▶ **Texte de l'exercice**:
==*==
La gadgétisation de l’équitation, on en parle ? (2/2)

La semaine passée, j’évoquais la façon dont le matériel équestre est souvent utilisé à tort pour régler un problème d’éducation du cheval ou de compétence du cavalier. Cette semaine, je vous parle de la façon dont les marques font croire aux cavaliers qu’ils ne protègent jamais assez leurs chevaux.

Guêtres et protections

Chaque année, de nouveaux modèles de guêtres, bandes, ou hybride entre les deux sortent revendiquant toujours plus de soutien des tendons, plus de protection contre les chocs, plus de confort pour le cheval…

Mais le cheval en a-t-il réellement besoin ? La question n’est pas souvent abordée. Je suis (à tort ou à raison) de ceux qui pensent qu’en travaillant toujours les chevaux protégés, on les fragilise. Et donc je ne mets que très peu de protections à mon cheval : rien en dressage, des guêtres simples en obstacle. Si une paire de bandes bien ajustées pour un travail un peu intense ne me choque pas, il faut bien admettre que parfois on frise le ridicule. Comme cette mode de mettre des cloches aux quatre pieds en dressage. J’ai beaucoup de mal à comprendre, surtout que pendant la reprise, toute forme de protection est interdite.
==*==
▶ **Informations fournies**:
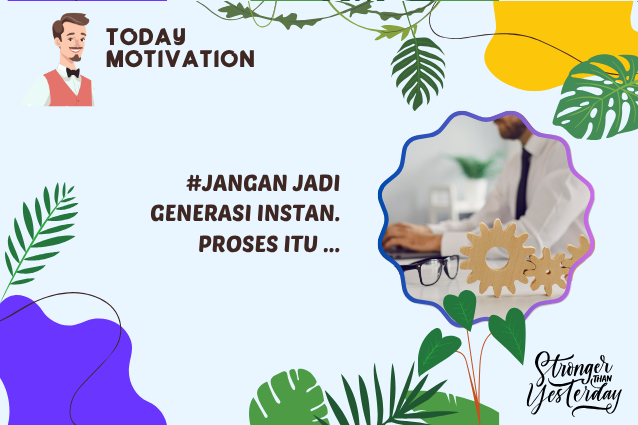 TODAY MOTIVATION

#JANGAN JADI GENERASI INSTAN. PROSES ITU ...

Stronger THAN Yesterday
==*==
▶ **Tâches à réaliser**:
[a] Pouvez-vous réécrire sous forme de liste, en plus court, le paragraphe du texte qui commence par « Mais le cheval en a-t-il réellement besoin ? », sans perdre ses faits principaux ?
[b] Répondez à ces questions d'après le texte :
(i) De quoi était-il question la semaine passée ?
(ii) Que revendiquent les nouveaux modèles de guêtres et de bandes qui sortent chaque année ?
(iii) Quelles protections le cheval porte-t-il en obstacle ?

▶ **Réponses par tâche**:
[a]
- Le besoin réel de protections pour le cheval est une question rarement abordée.
- Je pense, à tort ou à raison, que travailler un cheval toujours protégé le fragilise.
- Je protège donc très peu mon cheval : rien en dressage, des guêtres simples en obstacle.
- Des bandes bien ajustées pour un travail intense ne me choquent pas, mais certaines pratiques frisent le ridicule, comme la mode des cloches aux quatre pieds en dressage.
- Je comprends mal cette mode, d'autant que toute protection est interdite pendant la reprise.

[b]
(i) De la façon dont le matériel équestre est souvent utilisé à tort pour régler un problème d'éducation du cheval ou de compétence du cavalier.
(ii) Toujours plus de soutien des tendons, plus de protection contre les chocs et plus de confort pour le cheval.
(iii) Des guêtres simples.